Chapter 15 of Respectable Sins by Jerry Bridges talks about anger. Anger is a common reaction for many people in the world today. Someone does you wrong or hurts someone you love you feel angry. Anger comes in many ways and reasons. A child can become angry when they do not get their way. Someone may get angry when another is telling lies or letting them down. Bridges states that “Someone else's words or actions may become the occasion of our anger, but the cause lies deep within us — usually our pride, or selfishness, or desire to control”. (Bridges) Here Bridges is explaining the connection between anger and others' actions. It is easy to become frustrated with others when they do you wrong or harm you. Yet that is not what God tells us to do. In Ephesians 4:32 “ Be kind and compassionate to one another, forgiving each other, just as in Christ God forgave you.” This verse reminds us that we are to treat one another as God has treated and forgives us. We as people have wronged God many times through our sins. In this verse, God is sharing that if he can forgive our sins we must forgive others who have hurt or wronged us. If we don't, that often comes into anger, which isn't good for anyone in the equation.
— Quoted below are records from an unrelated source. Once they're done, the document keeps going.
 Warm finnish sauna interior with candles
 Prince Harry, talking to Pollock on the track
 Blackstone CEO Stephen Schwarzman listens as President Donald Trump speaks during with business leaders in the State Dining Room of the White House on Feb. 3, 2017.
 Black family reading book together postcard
Many of you made have heard about the Oscars and the incident with Will Smith. This was a great example of anger and what it can lead to. Will got angry and decided to take that anger into action toward another person. This action has affected many people. Bridges explain well the different types of handling anger. Bridges states that “ “It’s safe to say that all of us get angry from time to time. The issue is how we handle it. Some people tend to internalize their anger and strong, usually hurtful language. Others will externalize it in more subtle ways, such as belittling or making sarcastic comments two or about the person who is the object of their anger. And then there’s a third group, who tend to internalize their anger in a form of resentment. All these expressions of anger are sin”. (Bridges) Understanding each of these will help guide you in which way you respond and help you evaluate your responses. Are you someone who responds to hurt by lashing out internally or externally? How can you work on this? This can help in reflection on how you respond to anger.
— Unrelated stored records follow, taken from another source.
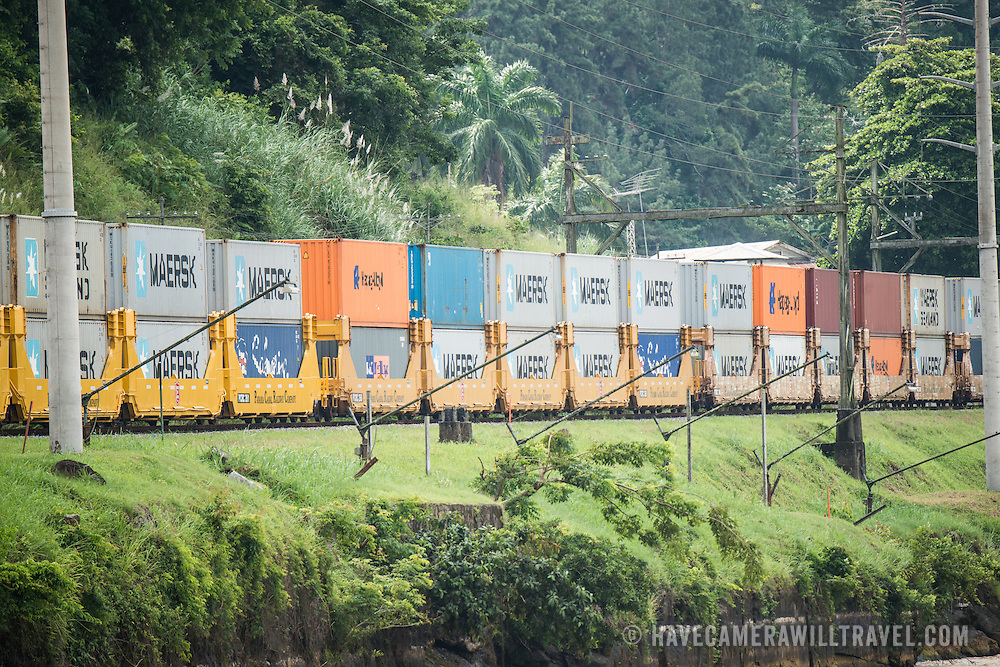A train carrying shipping containers on the Panama Canal Railway. Opened in 1914, the Panama Canal is a crucial shipping lane between the Atlantic and Pacific Oceans that mean that ships don't have to go around the bottom of South America or over the top of Canada. The Canal was originally built and owned by the United States but was handed back to Panama in 1999.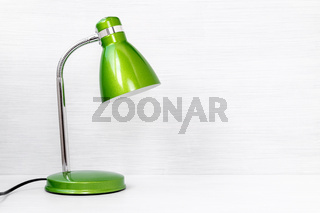Green lamp on wooden desk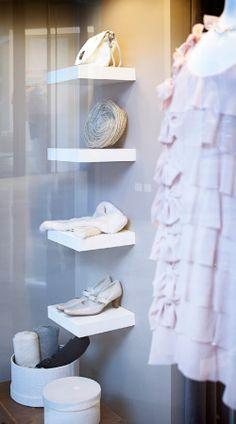 Schuhe und Taschen auf weißen LACK Wandregalen präsentiert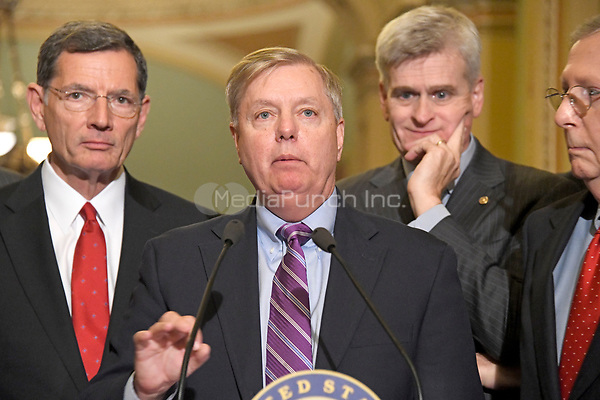 United States Senator Lindsey Graham (Republican of South Carolina) speaks to reporters outside the US Senate Chamber following the Republican weekly luncheon caucus in the US Capitol in Washington, DC on Tuesday, September 19, 2017.  The GOP leadership is advocating for the passage of the Graham-Cassidy Act that would replace parts of the Affordable Care Act (also known as ObamaCare) with block grants for the individual states.  From left to right: US Senator John Barrasso (Republican of Wyoming), Senator Graham, US Senator Bill Cassidy (Republican of Louisiana) and US Senate Majority Leader Mitch McConnell (Republican of Kentucky).<br /> Credit: Ron Sachs / CNP /MediaPunch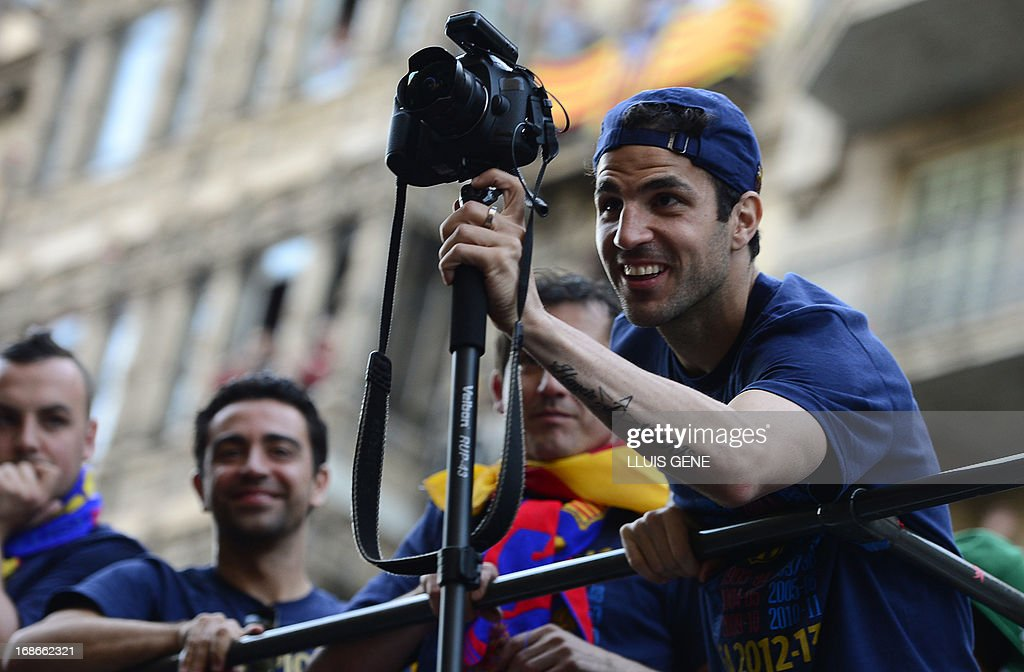Barcelona's midfielder Cesc Fabregas takes a picture as he and his teammates parade on a bus through a crowd of supporters celebrating in the streets of Barcelona on May 13, 2013, two days after their team won the Spanish league. The Catalans didn't even need to set foot on the pitch to seal the title on May 11 as Real Madrid's 1-1 draw with Espanyol meant Barca had already been crowned champions before their 2-1 win over Atletico Madrid on May 12, 2013. AFP PHOTO/ LLUIS GENE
Photo by Simran Sood on Unsplash

Anger can first be seen inside as you are processing the feelings. Fox News shares, “When someone gets angry, their heart rate, blood pressure and energy hormones, like adrenaline, in our body increase, according to the American Psychological Association.” (FoxNews) This shows how when one becomes angry it starts inside and then can become an external issue. It is also important to think of the consequences that would come from your actions and those you are hurting. Fox News states that “Fisher recommends first aid techniques to deal with anger: “Stop. Think. Take look at the bigger picture. And think of the consequences.” (FoxNews) It is also important to think of other options such as deescalating the situation and speaking privately later. Fox News states that “Fisher also said Smith could have removed himself from the situation to avoid how it escalated: “He could have pulled Chris Rock aside afterward, or given his wife the choice and the space to do that herself”.(FoxNews)

It is important to evaluate the problem and how it could be better solved than with violence. There are always other options than violence. Taking time to communicate and forgive one another is always the better option for everyone involved.